**SHORT TASK:** Set out the records as a Markdown table with the columns No. and Line, one numbered row per line and no rows for blank lines. Begin at the line that has "Considering point 142,150" and stop after the last line of the records.

**EXTRACTED DATA:**
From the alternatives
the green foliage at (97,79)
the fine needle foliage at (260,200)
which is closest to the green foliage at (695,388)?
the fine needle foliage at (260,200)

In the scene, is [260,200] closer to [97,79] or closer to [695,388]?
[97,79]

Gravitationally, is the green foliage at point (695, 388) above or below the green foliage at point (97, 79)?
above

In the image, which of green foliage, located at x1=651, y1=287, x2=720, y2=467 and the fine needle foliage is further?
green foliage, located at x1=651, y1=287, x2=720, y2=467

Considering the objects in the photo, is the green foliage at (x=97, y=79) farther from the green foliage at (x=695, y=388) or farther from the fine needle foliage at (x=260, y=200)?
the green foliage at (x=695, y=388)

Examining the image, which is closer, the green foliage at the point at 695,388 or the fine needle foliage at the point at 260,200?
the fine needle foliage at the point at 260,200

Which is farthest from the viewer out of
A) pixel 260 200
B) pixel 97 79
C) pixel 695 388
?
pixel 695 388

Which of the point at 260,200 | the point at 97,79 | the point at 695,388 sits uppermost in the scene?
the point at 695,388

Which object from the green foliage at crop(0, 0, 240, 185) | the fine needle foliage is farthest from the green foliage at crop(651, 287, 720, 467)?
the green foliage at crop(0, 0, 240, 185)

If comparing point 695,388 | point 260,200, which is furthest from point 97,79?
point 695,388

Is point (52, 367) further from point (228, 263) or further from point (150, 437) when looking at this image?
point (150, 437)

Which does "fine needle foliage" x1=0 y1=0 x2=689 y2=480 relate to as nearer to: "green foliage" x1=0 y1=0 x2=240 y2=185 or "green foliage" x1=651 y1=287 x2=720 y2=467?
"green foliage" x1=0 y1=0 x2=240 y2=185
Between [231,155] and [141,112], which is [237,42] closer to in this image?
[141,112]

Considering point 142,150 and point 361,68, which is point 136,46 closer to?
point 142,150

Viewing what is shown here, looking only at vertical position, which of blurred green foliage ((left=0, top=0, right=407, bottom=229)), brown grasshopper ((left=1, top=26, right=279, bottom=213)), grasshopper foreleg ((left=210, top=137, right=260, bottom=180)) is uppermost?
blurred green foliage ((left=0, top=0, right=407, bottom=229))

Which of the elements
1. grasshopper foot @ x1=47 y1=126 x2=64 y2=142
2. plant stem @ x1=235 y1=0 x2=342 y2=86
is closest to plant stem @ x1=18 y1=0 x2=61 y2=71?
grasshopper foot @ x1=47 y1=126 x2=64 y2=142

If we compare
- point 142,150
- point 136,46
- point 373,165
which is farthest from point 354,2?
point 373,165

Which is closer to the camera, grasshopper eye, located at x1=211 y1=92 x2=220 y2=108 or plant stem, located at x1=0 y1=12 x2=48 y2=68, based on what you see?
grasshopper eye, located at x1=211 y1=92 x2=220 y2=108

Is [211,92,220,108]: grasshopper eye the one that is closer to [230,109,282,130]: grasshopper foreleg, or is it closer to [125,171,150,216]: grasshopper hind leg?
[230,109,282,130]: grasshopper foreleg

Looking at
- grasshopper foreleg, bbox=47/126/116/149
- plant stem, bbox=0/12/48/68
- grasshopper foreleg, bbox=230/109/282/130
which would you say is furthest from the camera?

**ANSWER IN FULL:**
| No. | Line |
|---|---|
| 1 | Considering point 142,150 and point 361,68, which is point 136,46 closer to? |
| 2 | point 142,150 |
| 3 | Viewing what is shown here, looking only at vertical position, which of blurred green foliage ((left=0, top=0, right=407, bottom=229)), brown grasshopper ((left=1, top=26, right=279, bottom=213)), grasshopper foreleg ((left=210, top=137, right=260, bottom=180)) is uppermost? |
| 4 | blurred green foliage ((left=0, top=0, right=407, bottom=229)) |
| 5 | Which of the elements |
| 6 | 1. grasshopper foot @ x1=47 y1=126 x2=64 y2=142 |
| 7 | 2. plant stem @ x1=235 y1=0 x2=342 y2=86 |
| 8 | is closest to plant stem @ x1=18 y1=0 x2=61 y2=71? |
| 9 | grasshopper foot @ x1=47 y1=126 x2=64 y2=142 |
| 10 | If we compare |
| 11 | - point 142,150 |
| 12 | - point 136,46 |
| 13 | - point 373,165 |
| 14 | which is farthest from point 354,2? |
| 15 | point 373,165 |
| 16 | Which is closer to the camera, grasshopper eye, located at x1=211 y1=92 x2=220 y2=108 or plant stem, located at x1=0 y1=12 x2=48 y2=68, based on what you see? |
| 17 | grasshopper eye, located at x1=211 y1=92 x2=220 y2=108 |
| 18 | Is [211,92,220,108]: grasshopper eye the one that is closer to [230,109,282,130]: grasshopper foreleg, or is it closer to [125,171,150,216]: grasshopper hind leg? |
| 19 | [230,109,282,130]: grasshopper foreleg |
| 20 | Looking at |
| 21 | - grasshopper foreleg, bbox=47/126/116/149 |
| 22 | - plant stem, bbox=0/12/48/68 |
| 23 | - grasshopper foreleg, bbox=230/109/282/130 |
| 24 | which would you say is furthest from the camera? |